Depending on your point of view, albacore are scaled-up mackerel or scaled-down bluefin. As an angling species, they do have a couple of advantages over the latter. Albacore fishing does not require specialised equipment. Ordinary 20 lb or 30 lb class gear is perfectly adequate, although you might find you need more line than normal on the reel. Heavy big-game tackle is not necessary. And if the shoals can be located albacore are generally less wary of a bait than bluefin.
The tuna may be within reach of the Irish coast at any time from late July to early October, but locating them can be a problem. Albacore are fast-moving migratory fish, capable of travelling 100 miles in a day.

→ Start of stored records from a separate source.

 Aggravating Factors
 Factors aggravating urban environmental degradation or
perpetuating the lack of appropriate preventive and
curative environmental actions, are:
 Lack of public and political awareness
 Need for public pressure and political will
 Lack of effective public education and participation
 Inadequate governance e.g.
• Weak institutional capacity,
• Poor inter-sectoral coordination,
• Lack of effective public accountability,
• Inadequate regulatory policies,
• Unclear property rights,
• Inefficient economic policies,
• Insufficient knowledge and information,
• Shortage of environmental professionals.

Weather and sea temperature are important factors. Off Ireland the fish tend to keep well out sea, along the edge of the continental shelf and out of range of all but the more adventurous breed of sea angler. Now and then a shoal turns up close inshore, but this is such an unpredictable event that an angler would be very lucky to be in the right place at the right time.
Trolling with various kinds of artificial lure including plugs, plastic squid and tuna feathers is the normal method of fishing for albacore in Ireland. At different times and on different days different lures work best. So anglers need to have more than one type of lure in their armoury. Colour is also important. Once the fish have been contacted it is advisable for everyone to switch to a similar lure. Several rods can be fished at once across the stern and via outriggers on either side. Trolling can be quite fast. Albacore are not shy of a boat and the disturbance of the water attracts them. Teasers may be used to increase the attraction. Once the boat stops the fish tend to lose interest, so if one rod gets a strike the boat should be kept moving as long as possible for the chance of hooking another. It is not uncommon to have two or three peeling line off the reels at the same time.
The world record for albacore stands at 88.3 lbs (40 kg). The Irish record is 64.59 lbs (29.29 kg) for a fish caught in 2007. If you ever wondered what mackerel fishing would be like if they grew to a decent size, this is it.